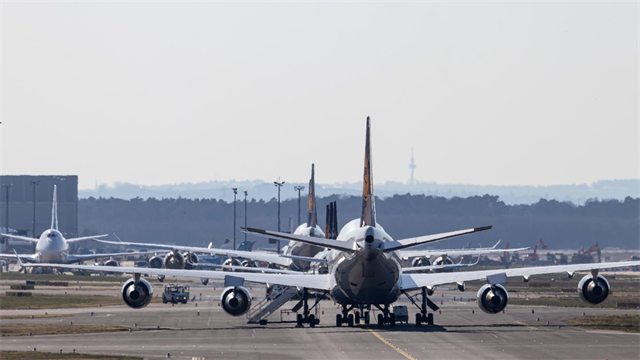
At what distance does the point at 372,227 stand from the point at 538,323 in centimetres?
1974

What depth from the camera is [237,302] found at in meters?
64.6

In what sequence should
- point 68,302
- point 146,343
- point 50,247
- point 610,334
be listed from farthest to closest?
point 50,247, point 68,302, point 610,334, point 146,343

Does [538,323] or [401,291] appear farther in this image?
[538,323]

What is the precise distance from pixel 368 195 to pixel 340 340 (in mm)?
9667

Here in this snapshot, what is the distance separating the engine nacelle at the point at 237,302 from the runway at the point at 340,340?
1764 mm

---+---

**WHAT THIS TASK INVOLVES:**
Retype the items above word for word and leave out the pictures.

**TASK SOLUTION:**
At what distance does the point at 372,227 stand from the point at 538,323 in centimetres?
1974

What depth from the camera is [237,302] found at in meters?
64.6

In what sequence should
- point 68,302
- point 146,343
- point 50,247
- point 610,334
be listed from farthest to closest?
point 50,247, point 68,302, point 610,334, point 146,343

Does [538,323] or [401,291] appear farther in this image?
[538,323]

What is the precise distance from pixel 368 195 to pixel 340 340 (in mm)?
9667

Here in this snapshot, what is the distance separating the engine nacelle at the point at 237,302 from the runway at the point at 340,340?
1764 mm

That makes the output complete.